→ **EXERCISE INPUT**:
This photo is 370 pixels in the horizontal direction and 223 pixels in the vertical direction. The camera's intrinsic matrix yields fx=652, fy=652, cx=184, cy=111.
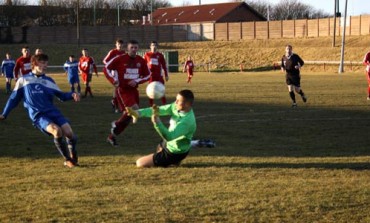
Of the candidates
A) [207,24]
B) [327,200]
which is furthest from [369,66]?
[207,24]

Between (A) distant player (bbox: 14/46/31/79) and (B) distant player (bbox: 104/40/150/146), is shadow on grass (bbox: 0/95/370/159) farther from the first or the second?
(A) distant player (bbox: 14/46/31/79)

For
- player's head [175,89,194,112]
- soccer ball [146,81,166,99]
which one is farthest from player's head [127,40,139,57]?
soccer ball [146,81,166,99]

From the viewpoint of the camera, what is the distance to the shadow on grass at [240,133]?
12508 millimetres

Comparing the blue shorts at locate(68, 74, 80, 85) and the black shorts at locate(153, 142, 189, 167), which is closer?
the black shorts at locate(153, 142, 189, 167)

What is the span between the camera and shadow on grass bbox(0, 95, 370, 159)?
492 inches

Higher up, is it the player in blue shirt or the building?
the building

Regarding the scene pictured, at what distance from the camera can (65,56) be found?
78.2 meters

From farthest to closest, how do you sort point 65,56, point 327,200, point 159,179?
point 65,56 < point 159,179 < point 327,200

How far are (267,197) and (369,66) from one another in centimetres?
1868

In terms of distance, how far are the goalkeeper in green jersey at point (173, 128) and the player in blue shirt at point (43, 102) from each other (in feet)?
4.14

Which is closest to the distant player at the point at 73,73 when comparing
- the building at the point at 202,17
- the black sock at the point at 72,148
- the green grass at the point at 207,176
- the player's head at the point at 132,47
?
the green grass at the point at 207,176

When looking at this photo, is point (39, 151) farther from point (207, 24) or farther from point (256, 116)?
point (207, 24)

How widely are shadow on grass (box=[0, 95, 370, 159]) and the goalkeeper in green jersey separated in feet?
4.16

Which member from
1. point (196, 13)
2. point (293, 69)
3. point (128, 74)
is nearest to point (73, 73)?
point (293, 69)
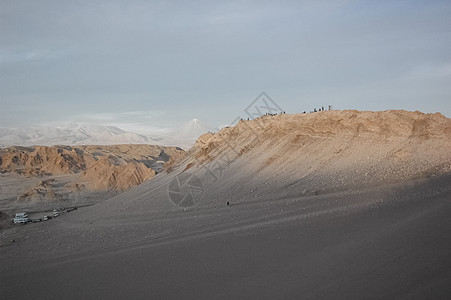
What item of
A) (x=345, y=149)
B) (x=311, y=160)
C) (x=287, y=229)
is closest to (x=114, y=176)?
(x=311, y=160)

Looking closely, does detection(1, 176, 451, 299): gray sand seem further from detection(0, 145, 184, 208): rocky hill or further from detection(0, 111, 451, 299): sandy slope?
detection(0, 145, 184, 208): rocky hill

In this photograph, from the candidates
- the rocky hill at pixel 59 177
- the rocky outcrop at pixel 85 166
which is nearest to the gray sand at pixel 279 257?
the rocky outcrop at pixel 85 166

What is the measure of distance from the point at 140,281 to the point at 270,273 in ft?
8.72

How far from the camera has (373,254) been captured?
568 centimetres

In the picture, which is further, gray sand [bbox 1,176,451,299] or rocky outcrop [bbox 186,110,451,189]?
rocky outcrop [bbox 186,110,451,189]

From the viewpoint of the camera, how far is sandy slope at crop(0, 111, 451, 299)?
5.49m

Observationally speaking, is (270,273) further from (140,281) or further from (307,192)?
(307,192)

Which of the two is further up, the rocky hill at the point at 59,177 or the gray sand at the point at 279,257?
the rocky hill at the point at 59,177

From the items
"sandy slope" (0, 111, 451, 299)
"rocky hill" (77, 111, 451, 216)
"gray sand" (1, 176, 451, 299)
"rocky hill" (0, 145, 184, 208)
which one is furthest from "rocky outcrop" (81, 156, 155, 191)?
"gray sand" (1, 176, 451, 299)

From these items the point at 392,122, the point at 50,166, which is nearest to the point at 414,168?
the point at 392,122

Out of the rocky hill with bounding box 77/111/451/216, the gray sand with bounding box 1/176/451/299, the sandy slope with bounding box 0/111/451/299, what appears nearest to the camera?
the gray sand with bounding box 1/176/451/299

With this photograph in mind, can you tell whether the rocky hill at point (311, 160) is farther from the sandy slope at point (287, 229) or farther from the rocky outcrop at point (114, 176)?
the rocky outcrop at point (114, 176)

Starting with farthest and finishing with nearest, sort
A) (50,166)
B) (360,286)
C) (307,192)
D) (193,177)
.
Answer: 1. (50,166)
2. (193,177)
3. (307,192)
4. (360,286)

→ **TASK TO CARRY OUT**: Copy the records exactly. Skip the pictures.

→ **SOLUTION**:
This photo is 370 pixels in the horizontal direction and 223 pixels in the vertical direction. The camera's intrinsic matrix yields fx=652, fy=652, cx=184, cy=111.
Of the candidates
A) [207,24]
B) [327,200]
which is furthest from [369,66]?
[207,24]

Between (A) distant player (bbox: 14/46/31/79) and (B) distant player (bbox: 104/40/150/146), is shadow on grass (bbox: 0/95/370/159) farther from the first or the second?
(A) distant player (bbox: 14/46/31/79)

For
- player's head [175,89,194,112]
- soccer ball [146,81,166,99]
which one is farthest from player's head [127,40,139,57]?
soccer ball [146,81,166,99]

From the viewpoint of the camera, what is the distance to the shadow on grass at [240,133]?
12508 millimetres

Comparing the blue shorts at locate(68, 74, 80, 85) and the black shorts at locate(153, 142, 189, 167), which is closer?
the black shorts at locate(153, 142, 189, 167)

What is the span between the camera and shadow on grass bbox(0, 95, 370, 159)?
492 inches

Higher up, is it the player in blue shirt or the building?
the building

Regarding the scene pictured, at what distance from the camera can (65,56) be found?
78.2 meters

From farthest to closest, how do you sort point 65,56, point 327,200, point 159,179?
point 65,56 < point 159,179 < point 327,200

How far are (267,197) and (369,66) from one another in centimetres?
1868

In terms of distance, how far are the goalkeeper in green jersey at point (173, 128) and the player in blue shirt at point (43, 102) from each other (in feet)?
4.14

Which is closest to the distant player at the point at 73,73 when comparing
- the building at the point at 202,17
- the black sock at the point at 72,148
- the green grass at the point at 207,176
- the player's head at the point at 132,47
?
the green grass at the point at 207,176

When looking at this photo, is point (39, 151) farther from point (207, 24) or farther from point (256, 116)?
point (207, 24)

How widely are shadow on grass (box=[0, 95, 370, 159]) and the goalkeeper in green jersey separated in feet?
4.16

Which member from
1. point (196, 13)
2. point (293, 69)
3. point (128, 74)
is nearest to point (73, 73)?
point (293, 69)
What item of
A) (x=345, y=149)
B) (x=311, y=160)
C) (x=287, y=229)
is closest to (x=114, y=176)?
(x=311, y=160)

Looking closely, does detection(1, 176, 451, 299): gray sand seem further from detection(0, 145, 184, 208): rocky hill or further from detection(0, 111, 451, 299): sandy slope?
detection(0, 145, 184, 208): rocky hill

In this photograph, from the candidates
- the rocky hill at pixel 59 177
- the rocky outcrop at pixel 85 166
which is nearest to the gray sand at pixel 279 257?
the rocky outcrop at pixel 85 166

What is the measure of distance from the point at 140,281 to the point at 270,273 in ft?
8.72

How far from the camera has (373,254) been captured?
568 centimetres

In the picture, which is further, gray sand [bbox 1,176,451,299] or rocky outcrop [bbox 186,110,451,189]?
rocky outcrop [bbox 186,110,451,189]

From the viewpoint of the camera, how far is sandy slope at crop(0, 111, 451, 299)?
5.49m

Observationally speaking, is (270,273) further from (140,281) or further from (307,192)?
(307,192)

Which of the two is further up, the rocky hill at the point at 59,177 or the gray sand at the point at 279,257?
the rocky hill at the point at 59,177

From the items
"sandy slope" (0, 111, 451, 299)
"rocky hill" (77, 111, 451, 216)
"gray sand" (1, 176, 451, 299)
"rocky hill" (0, 145, 184, 208)
which one is furthest from "rocky outcrop" (81, 156, 155, 191)?
"gray sand" (1, 176, 451, 299)

From these items the point at 392,122, the point at 50,166, which is nearest to the point at 414,168?
the point at 392,122

Out of the rocky hill with bounding box 77/111/451/216, the gray sand with bounding box 1/176/451/299, the sandy slope with bounding box 0/111/451/299, what appears nearest to the camera?
the gray sand with bounding box 1/176/451/299

With this photograph in mind, can you tell whether the rocky hill at point (311, 160) is farther from the sandy slope at point (287, 229) or farther from the rocky outcrop at point (114, 176)?
the rocky outcrop at point (114, 176)

Starting with farthest and finishing with nearest, sort
A) (50,166)
B) (360,286)
C) (307,192)
D) (193,177)
.
Answer: 1. (50,166)
2. (193,177)
3. (307,192)
4. (360,286)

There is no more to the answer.